COLUMBUS – Christian Bryant walked, Carlos Hyde trudged, Braxton Miller dove, and the Ohio State Buckeyes powered their way to a school-record 23rd consecutive win. Now, focus turns to That State up North – first Michigan, then Michigan State.
When the Big Ten expanded in the summer of 2010, many believed Ohio State would take up permanent residence in Indianapolis the first week of December. But it hasn’t gone according to plan for the Buckeyes.
First came a scandal-ridden season followed by a postseason ban, thus why Leaders Division-champion Ohio State didn’t appear at Lucas Oil Stadium last season. That will change in two weeks after a resounding 42-14 win over Indiana. Urban Meyer will worry about the Spartans when the times come. For now, his attention is aimed elsewhere.
“It’s time to get ready for the rivalry game,” he said.
In a setting that looked more like a snow globe than Ohio Stadium, the third-ranked Buckeyes asserted their dominance early, scoring on their first two possessions and using a smothering defense to hold the Hoosiers in check.
“It was a great performance all the way around and not even close to last year,” Meyer said, alluding to the 52-49 shootout in Bloomington. “Effort, as one point, was a problem in last year’ game. Since that day, effort hasn’t been a problem.”
Gusty winds and steady snowfall forced Ohio State to keep the ball on the ground, not that it complained. The Buckeyes rolled up 311 yards rushing – 144 from quarterback Braxton Miller – and four rushing touchdowns. The highlights were a 37-yard touchdown run from Miller culminating with a somersault into the end zone followed by a five-yard score on a reverse with Guiton playing quarterback. Once again, Miller went head-over-heels for the touchdown.
The play is called “Jazzy,” a Tom Herman creation, according to Meyer.
“We’ve been practicing it for a while and we were happy we were able to execute,” Guiton said.
Before the game, Herman walked onto the field and sensed that it would be a run-heavy game plan after he realized the intensity of the swirling winds. The Buckeyes ran 39 times compared to 17 pass attempts. Miller completed 11 passes for 160 yards and two touchdowns – one to Dontre Wilson (24 yards) and one to Devin Smith (39).
The flexing of offensive muscles came late in the first half when Ohio State used its hurry-up offense to travel 69 yards in four plays lasting 52 seconds. Hyde scored from five yards out to give the Buckeyes a 28-0 halftime advantage.
Regardless of the weather, Hyde was going to get his 1,000 yards, becoming the first Ohio State running back since Beanie Wells in 2008 to do so. Hyde entered the game needing just 53, but it took him nearly the entire first half to reach that number. On a seven-yard run through the heart of the offensive line, Hyde became Meyer’s first 1,000-yard running back.
“I kind of chuckled,” Hyde said. “It starts with those guys up front. When they have success, I usually have success.

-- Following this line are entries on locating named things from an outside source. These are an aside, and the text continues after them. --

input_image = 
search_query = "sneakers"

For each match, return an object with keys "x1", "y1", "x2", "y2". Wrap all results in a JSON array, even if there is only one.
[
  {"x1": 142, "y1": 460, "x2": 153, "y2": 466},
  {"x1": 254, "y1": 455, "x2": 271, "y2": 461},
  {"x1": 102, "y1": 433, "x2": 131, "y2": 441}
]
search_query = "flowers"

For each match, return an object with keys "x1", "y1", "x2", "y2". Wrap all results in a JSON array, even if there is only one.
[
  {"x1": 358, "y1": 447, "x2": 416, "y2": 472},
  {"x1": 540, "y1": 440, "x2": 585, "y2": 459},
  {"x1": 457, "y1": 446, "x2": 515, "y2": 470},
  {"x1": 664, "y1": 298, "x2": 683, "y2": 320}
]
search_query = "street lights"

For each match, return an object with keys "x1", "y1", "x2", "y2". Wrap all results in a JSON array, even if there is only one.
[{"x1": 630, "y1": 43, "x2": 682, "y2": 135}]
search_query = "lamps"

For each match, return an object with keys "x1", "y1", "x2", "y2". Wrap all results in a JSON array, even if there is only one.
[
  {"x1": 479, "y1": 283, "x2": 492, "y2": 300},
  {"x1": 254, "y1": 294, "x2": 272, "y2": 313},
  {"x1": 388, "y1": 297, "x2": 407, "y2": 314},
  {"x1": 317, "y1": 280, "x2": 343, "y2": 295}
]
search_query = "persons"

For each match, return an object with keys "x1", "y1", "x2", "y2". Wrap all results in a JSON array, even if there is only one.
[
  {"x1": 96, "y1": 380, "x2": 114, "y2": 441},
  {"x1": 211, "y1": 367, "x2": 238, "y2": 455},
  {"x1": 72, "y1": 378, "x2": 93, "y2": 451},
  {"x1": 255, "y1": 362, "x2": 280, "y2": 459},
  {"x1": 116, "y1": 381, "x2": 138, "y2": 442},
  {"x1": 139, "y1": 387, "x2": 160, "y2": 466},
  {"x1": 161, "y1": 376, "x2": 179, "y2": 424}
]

As long as my offensive line’s doing a good job, it doesn’t matter where the [opposing] defense is.”
Hyde’s day of work concluded with 117 yards, his sixth consecutive game of at least 100, and two touchdowns. Ohio State has established itself as a power-run team with a backfield duo that can stack up against any team in the country, making snow flurries nothing more than a fly to swat out of the way. Indiana’s 122nd rank total defense had no answer. By halftime, scores of fans were already filing out of the Horseshoe.
“We wanted to come out and prove to everyone that Ohio State has a great defense, and I feel like we accomplished that,” junior defensive lineman Michael Bennett said.
Not much went right for the Hoosiers. They turned the ball over, couldn’t convert third downs and even kicker Mitch Ewald, who was perfect on fields this season, doinked both field goal attempts off the upright. Another special teams blunder came when Bradley Roby emerged untouched at the feet of punter Erich Toth. Ron Tanner returned the block to the Indiana 8-yard line before Miller scored on the end-around.
Indiana became acclimated with Ryan Shazier. The junior linebacker recorded 20 tackles – 16 solo – five tackles for loss, a sack, forced fumble and pass breakup. It was the most tackles but a Buckeye in nearly a decade, dating to 2004 when A.J. Hawk had the same number of stops against Wisconsin.
“He’s the best linebacker in the nation,” Hyde said. “Every week in and out, that’s how he plays. I’m proud of him.”
The school record for wins stood for 44 years. From 1967-69, Ohio State won 22 straight games, including two over Michigan and a national championship. A loss to Michigan in 1969 ended a golden era and sparked the Ten-Year War.
Another record that fell Saturday was the single-season scoring mark. It was set over the 12-game 1998 season. The Buckeyes needed only 11 games to surpass the 504-point threshold.
“Right now, this team is something special,” Hyde said. “I’m blessed to be a part of something like this.”